"""

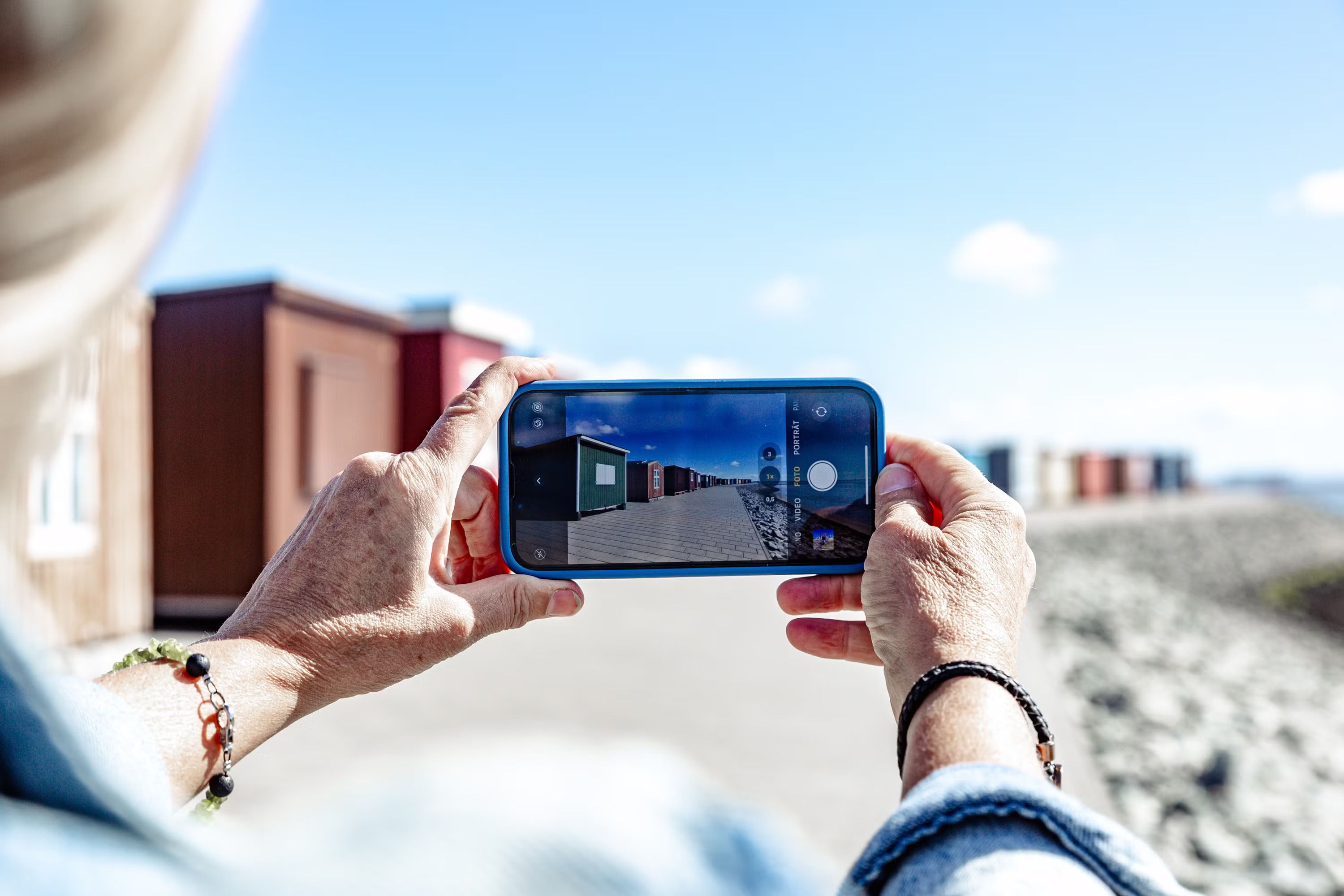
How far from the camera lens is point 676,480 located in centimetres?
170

"""
"""

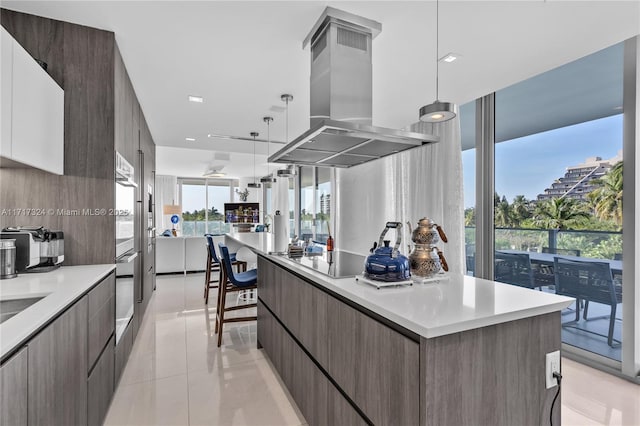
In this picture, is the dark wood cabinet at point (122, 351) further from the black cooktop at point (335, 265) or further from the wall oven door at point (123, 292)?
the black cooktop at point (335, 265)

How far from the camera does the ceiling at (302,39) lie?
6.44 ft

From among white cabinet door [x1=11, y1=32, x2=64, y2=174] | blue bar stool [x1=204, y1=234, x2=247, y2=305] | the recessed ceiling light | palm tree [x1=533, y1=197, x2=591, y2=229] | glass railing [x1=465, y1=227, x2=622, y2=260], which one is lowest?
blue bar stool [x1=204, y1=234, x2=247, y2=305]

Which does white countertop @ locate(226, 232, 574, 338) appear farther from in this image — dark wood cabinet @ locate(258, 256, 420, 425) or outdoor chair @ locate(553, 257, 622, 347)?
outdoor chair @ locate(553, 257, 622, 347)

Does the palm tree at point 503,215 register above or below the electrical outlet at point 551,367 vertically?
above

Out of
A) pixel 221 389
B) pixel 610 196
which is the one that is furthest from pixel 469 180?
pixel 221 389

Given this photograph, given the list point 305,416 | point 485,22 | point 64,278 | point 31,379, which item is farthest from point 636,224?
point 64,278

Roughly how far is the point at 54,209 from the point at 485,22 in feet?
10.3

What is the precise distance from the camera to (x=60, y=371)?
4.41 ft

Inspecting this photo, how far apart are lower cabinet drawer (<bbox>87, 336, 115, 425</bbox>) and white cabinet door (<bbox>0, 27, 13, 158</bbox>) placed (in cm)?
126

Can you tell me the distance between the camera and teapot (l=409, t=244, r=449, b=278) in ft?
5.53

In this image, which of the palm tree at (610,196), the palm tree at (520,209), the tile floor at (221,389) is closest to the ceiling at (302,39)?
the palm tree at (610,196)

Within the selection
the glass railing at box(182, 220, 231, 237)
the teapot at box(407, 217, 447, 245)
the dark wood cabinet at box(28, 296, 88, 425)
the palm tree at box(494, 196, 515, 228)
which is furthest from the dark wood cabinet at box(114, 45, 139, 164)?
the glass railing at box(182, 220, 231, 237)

"""

| Work to be completed |
Return every line from the records above that contains the word "distance".

| Reply |
What is the precise distance from the camera to (x=60, y=371)?
Can you tell me the distance between the camera and teapot (l=409, t=244, r=449, b=278) in ft?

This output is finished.